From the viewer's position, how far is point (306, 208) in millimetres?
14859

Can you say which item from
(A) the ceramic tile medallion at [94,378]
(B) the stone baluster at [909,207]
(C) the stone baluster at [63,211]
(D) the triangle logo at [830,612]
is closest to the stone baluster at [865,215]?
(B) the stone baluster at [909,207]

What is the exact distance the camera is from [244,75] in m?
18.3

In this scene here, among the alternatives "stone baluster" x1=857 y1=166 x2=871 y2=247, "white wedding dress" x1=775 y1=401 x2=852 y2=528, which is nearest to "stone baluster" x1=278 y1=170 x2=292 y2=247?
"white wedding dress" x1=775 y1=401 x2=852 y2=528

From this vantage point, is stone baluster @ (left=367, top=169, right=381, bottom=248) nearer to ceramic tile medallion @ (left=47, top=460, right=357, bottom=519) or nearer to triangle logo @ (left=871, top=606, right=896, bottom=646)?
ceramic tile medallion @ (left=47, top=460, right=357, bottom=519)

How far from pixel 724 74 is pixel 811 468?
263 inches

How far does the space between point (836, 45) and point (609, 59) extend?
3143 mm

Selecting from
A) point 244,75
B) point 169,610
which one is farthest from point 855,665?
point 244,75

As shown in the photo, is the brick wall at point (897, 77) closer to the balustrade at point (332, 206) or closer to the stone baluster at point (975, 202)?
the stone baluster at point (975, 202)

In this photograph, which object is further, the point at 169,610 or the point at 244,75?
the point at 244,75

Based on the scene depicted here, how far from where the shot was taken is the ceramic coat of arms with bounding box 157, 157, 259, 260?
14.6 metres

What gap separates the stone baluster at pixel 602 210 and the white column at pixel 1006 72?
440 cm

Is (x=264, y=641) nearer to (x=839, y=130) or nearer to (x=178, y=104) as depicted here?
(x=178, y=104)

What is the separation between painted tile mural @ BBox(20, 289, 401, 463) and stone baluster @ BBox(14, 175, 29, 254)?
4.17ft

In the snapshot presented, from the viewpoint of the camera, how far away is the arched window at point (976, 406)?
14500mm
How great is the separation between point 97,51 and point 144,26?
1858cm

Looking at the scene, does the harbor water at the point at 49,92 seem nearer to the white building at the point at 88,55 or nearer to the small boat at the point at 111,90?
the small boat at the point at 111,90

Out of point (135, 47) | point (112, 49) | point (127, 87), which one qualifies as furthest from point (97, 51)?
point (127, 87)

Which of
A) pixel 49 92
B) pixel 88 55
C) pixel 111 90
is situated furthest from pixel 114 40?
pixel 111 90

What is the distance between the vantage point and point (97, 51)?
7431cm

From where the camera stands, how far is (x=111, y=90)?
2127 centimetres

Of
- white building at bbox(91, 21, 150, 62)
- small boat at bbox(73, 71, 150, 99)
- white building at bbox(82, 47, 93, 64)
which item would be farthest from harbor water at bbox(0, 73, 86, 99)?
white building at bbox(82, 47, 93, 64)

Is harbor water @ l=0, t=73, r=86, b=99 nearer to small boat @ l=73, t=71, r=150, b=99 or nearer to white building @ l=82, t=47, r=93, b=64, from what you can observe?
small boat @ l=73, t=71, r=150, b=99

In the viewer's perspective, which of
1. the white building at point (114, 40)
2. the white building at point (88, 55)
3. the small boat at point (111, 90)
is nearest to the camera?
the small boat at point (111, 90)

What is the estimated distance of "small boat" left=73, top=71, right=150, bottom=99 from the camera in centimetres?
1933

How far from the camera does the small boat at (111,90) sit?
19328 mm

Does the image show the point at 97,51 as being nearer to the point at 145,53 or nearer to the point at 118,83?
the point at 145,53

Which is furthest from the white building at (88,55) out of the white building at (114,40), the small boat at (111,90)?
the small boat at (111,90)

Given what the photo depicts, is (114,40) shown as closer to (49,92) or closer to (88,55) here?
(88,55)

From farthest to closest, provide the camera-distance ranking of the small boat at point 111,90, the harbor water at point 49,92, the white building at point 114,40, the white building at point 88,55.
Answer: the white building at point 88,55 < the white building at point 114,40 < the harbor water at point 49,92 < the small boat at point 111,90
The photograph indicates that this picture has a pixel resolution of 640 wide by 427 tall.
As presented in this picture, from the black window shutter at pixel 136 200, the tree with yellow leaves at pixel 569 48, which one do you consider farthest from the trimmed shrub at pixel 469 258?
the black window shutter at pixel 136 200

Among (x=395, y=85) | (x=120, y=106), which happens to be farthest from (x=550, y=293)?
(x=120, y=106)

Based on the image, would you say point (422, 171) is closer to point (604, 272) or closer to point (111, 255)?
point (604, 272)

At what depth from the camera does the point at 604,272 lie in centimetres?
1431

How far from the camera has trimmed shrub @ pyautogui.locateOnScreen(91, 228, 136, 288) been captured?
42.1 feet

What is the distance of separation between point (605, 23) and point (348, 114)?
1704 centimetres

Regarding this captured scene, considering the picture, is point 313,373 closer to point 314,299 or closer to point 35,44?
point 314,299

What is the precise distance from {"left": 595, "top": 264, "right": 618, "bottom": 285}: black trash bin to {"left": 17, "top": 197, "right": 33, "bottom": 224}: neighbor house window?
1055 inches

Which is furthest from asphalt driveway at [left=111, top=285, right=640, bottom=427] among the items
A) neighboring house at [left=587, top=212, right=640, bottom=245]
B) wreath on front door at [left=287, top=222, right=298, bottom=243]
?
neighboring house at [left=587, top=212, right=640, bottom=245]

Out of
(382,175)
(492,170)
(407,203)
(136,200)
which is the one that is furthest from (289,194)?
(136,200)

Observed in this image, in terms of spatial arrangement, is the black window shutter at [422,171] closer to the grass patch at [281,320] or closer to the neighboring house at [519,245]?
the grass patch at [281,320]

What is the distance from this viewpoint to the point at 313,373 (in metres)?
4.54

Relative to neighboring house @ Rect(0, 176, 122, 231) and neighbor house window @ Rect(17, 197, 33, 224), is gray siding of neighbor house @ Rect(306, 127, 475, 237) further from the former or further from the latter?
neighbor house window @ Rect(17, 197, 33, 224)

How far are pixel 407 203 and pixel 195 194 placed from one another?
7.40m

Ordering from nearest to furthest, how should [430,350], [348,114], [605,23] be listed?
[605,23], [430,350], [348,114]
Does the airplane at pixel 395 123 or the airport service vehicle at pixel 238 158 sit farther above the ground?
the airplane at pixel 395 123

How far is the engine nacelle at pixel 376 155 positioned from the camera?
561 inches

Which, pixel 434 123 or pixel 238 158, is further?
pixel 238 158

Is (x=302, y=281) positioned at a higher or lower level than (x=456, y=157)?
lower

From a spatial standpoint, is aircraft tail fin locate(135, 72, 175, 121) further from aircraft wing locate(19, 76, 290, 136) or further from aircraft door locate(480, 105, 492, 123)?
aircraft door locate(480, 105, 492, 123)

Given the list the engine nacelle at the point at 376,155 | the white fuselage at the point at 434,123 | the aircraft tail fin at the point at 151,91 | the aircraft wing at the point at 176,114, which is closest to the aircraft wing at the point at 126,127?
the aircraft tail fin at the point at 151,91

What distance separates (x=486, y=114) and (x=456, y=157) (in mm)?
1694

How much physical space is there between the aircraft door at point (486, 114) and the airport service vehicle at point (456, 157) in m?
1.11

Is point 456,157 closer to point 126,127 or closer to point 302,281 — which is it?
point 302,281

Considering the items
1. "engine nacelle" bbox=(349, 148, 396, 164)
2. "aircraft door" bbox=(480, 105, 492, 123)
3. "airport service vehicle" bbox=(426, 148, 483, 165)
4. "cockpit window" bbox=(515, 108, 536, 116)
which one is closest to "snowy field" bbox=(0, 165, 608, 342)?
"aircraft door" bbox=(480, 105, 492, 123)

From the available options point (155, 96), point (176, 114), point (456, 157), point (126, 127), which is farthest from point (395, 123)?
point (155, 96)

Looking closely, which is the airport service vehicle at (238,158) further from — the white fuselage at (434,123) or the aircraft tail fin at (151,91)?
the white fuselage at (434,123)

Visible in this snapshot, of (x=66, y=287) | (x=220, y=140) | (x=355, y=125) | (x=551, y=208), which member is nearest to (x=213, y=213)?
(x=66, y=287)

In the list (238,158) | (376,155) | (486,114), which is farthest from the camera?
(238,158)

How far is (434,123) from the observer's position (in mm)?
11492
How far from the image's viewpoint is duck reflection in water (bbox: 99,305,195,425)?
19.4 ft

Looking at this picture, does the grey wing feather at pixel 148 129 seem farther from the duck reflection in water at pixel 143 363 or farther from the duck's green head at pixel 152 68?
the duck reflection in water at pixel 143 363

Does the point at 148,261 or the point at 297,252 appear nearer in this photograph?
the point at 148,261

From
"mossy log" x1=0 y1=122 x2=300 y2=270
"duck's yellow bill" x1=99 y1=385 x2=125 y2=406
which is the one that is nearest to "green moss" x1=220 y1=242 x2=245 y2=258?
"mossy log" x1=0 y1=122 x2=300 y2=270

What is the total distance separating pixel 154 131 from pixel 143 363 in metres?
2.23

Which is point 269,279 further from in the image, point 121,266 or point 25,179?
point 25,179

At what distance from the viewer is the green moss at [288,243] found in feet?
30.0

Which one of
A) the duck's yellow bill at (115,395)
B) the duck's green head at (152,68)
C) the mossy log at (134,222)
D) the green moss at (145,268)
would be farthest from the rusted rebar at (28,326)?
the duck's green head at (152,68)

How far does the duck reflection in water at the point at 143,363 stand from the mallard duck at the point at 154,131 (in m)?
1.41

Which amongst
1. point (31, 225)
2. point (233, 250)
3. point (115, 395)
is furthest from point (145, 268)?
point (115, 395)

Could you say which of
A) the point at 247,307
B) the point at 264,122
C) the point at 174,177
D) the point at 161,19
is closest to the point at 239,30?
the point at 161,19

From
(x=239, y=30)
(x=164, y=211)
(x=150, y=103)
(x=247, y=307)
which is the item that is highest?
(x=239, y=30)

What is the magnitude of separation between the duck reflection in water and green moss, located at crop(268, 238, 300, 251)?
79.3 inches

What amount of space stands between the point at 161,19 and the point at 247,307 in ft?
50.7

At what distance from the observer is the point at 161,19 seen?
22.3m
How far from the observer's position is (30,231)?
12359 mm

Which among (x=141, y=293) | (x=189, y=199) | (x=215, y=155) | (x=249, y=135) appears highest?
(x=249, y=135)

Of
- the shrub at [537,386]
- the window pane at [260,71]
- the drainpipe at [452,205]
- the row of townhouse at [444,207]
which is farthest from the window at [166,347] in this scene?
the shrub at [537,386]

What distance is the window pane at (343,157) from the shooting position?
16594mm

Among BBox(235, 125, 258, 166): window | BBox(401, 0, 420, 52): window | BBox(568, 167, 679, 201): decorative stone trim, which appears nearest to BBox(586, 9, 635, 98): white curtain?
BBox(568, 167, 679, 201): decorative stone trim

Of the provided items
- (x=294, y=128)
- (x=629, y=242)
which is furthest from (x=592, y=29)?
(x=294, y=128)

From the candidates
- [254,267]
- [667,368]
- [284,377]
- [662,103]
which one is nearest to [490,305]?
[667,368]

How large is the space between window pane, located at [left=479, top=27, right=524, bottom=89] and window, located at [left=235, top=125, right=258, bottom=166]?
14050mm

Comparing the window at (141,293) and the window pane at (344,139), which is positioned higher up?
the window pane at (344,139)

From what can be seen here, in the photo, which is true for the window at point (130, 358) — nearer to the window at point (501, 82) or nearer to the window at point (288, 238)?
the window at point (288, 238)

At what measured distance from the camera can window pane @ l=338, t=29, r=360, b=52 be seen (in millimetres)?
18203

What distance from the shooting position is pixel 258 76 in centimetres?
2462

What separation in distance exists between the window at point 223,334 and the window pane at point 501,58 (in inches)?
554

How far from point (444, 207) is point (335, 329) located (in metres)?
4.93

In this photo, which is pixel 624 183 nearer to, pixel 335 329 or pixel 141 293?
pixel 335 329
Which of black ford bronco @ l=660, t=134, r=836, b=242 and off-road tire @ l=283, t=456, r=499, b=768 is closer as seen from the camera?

▶ [EXERCISE OBJECTIVE]
Copy out everything in the entries from the line containing "What distance is" down through the last line of the entries, keeping each line exactly as it is.

▶ [CORRECT RESULT]
What distance is the window pane at (343,157) from the shooting position?
16594mm

Among BBox(235, 125, 258, 166): window | BBox(401, 0, 420, 52): window | BBox(568, 167, 679, 201): decorative stone trim, which appears nearest to BBox(586, 9, 635, 98): white curtain?
BBox(568, 167, 679, 201): decorative stone trim

Of the provided items
- (x=294, y=128)
- (x=629, y=242)
which is furthest from (x=592, y=29)?
(x=294, y=128)

From the candidates
- [254,267]
- [667,368]
- [284,377]
- [662,103]
which one is nearest to [490,305]?
[667,368]

How large is the space between window pane, located at [left=479, top=27, right=524, bottom=89] and window, located at [left=235, top=125, right=258, bottom=166]?
14050mm

Comparing the window at (141,293) and the window pane at (344,139), which is positioned higher up?
the window pane at (344,139)

From what can be seen here, in the photo, which is true for the window at point (130, 358) — nearer to the window at point (501, 82) or nearer to the window at point (288, 238)?
the window at point (288, 238)

At what measured distance from the camera can window pane @ l=338, t=29, r=360, b=52 be seen (in millimetres)?
18203

What distance from the shooting position is pixel 258 76 in centimetres?
2462

What separation in distance exists between the window at point 223,334 and the window pane at point 501,58 (in inches)?
554

How far from point (444, 207) is point (335, 329) located (in metres)?
4.93

In this photo, which is pixel 624 183 nearer to, pixel 335 329 or pixel 141 293?
pixel 335 329
Which of black ford bronco @ l=660, t=134, r=836, b=242 and off-road tire @ l=283, t=456, r=499, b=768 is closer as seen from the camera?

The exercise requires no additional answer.